Reescreva a parte do texto sobre feminicídio que vai de "Integração de serviços" até "de mulheres inocentes.", trocando "promotora" por "procuradora".

___ TRECHO PARA LEITURA ___

Ameaças, agressões e descumprimentos de medidas protetivas frequentemente precedem casos de feminicídio. No entanto, a fragmentação dos serviços de atendimento a vítimas de violência é apontada como um obstáculo que resulta na perda de oportunidades de intervenção e, consequentemente, em mortes evitáveis. Especialistas alertam que a falta de integração entre as instituições responsáveis pela proteção das mulheres deixa o Estado com uma visão fragmentada da violência, em vez de uma compreensão completa do problema.

Integração de serviços como solução

Para a promotora Silvia Chakian, do Ministério Público de São Paulo, é crucial que as diferentes entidades envolvidas no combate à violência e no apoio às vítimas atuem de forma integrada, assim como ocorre no enfrentamento ao crime organizado. A ausência de compartilhamento de dados estratégicos e a falta de diálogo entre as instituições estão resultando em falhas que custam vidas de mulheres inocentes.

___ INFORMAÇÕES FORNECIDAS ___

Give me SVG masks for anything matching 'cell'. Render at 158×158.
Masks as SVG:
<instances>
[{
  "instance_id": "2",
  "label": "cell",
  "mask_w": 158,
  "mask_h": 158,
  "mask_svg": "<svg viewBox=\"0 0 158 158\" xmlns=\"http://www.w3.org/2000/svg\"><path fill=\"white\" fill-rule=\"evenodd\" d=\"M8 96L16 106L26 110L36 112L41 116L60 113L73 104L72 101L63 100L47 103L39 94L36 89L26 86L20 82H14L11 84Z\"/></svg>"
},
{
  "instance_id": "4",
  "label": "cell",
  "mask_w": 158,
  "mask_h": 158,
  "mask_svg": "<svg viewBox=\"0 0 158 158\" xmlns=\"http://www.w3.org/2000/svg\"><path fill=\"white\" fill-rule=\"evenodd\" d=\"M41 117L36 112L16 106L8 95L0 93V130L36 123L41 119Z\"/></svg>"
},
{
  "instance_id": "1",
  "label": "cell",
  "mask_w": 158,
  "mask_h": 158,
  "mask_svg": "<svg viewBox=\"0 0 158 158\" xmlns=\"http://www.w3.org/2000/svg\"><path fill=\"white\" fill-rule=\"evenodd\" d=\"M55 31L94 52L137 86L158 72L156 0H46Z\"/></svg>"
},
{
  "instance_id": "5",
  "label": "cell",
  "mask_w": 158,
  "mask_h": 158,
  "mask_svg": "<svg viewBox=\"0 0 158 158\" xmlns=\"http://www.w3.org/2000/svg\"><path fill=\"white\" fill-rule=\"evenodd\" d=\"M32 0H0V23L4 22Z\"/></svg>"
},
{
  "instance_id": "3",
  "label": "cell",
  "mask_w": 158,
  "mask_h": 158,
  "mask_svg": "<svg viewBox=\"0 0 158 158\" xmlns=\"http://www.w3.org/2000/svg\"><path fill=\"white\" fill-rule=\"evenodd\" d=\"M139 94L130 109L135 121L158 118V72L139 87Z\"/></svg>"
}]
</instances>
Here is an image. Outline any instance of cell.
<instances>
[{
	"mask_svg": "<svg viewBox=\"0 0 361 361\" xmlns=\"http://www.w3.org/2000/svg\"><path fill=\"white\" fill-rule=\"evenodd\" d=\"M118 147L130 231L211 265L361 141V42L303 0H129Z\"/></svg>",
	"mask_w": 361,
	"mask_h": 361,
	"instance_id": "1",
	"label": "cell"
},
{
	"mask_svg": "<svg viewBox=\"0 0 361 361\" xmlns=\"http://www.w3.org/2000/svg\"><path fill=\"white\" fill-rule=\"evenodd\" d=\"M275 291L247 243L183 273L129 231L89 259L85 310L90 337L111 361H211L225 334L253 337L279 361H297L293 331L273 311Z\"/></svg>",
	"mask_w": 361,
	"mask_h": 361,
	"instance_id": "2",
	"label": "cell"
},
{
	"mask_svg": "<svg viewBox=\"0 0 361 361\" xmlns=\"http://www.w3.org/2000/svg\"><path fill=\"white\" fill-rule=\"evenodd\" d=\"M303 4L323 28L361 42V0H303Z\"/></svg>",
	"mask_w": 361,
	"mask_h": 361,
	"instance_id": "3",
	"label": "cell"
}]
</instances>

___

TAREFA CONCLUÍDA –
Integração de serviços como solução

Para a procuradora Silvia Chakian, do Ministério Público de São Paulo, é crucial que as diferentes entidades envolvidas no combate à violência e no apoio às vítimas atuem de forma integrada, assim como ocorre no enfrentamento ao crime organizado. A ausência de compartilhamento de dados estratégicos e a falta de diálogo entre as instituições estão resultando em falhas que custam vidas de mulheres inocentes.